6. The SAR image orientation blur suppression method based on guided CycleGAN network according to claim 4, characterized in that, The expression for the total loss function is: in, For the total loss, For cycle-consistent loss, As the first instance of combat losses, For the second confrontation loss, These are the weighting coefficients for the cycle-consistent loss. The weighting coefficient for the first adversarial loss. The weighting coefficients for the second adversarial loss. For reference dataset, For image datasets, Indicates the first generator. Indicates the second generator. This is the optimal estimation operation based on the minimum energy weighting criterion. This represents the expectation operation. This represents the first discriminator. This represents the second discriminator. This is the optimal estimated image.

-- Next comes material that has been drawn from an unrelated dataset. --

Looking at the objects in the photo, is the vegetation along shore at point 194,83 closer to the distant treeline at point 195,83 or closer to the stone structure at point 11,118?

7. A method for SAR image orientation based on a guided CycleGAN network A fuzziness suppression system, characterized in that it comprises: A training dataset construction module is used to obtain radar operating parameters and construct a training dataset based on the radar operating parameters; the training dataset contains pairs of SAR image samples with azimuth ambiguity and SAR image samples without azimuth ambiguity. The model building module is used to build a guided CycleGAN network; the guided CycleGAN network includes a first generator, a second generator, a first discriminator, and a second discriminator. The training module is used to train the guided CycleGAN network using the training dataset; during the training process, a minimum energy weighting criterion is introduced to perform optimal estimation as a guiding direction; The orientation blur suppression module is used to process SAR images containing orientation blur using a trained guided CycleGAN network, and outputs a reconstructed scene image after orientation blur suppression.

8. A computer device, comprising: A memory, a processor, and a computer program stored in the memory and executable on the processor, characterized in that the processor executes the computer program to implement the SAR image orientation blur suppression method based on a guided CycleGAN network as described in any one of claims 1-6.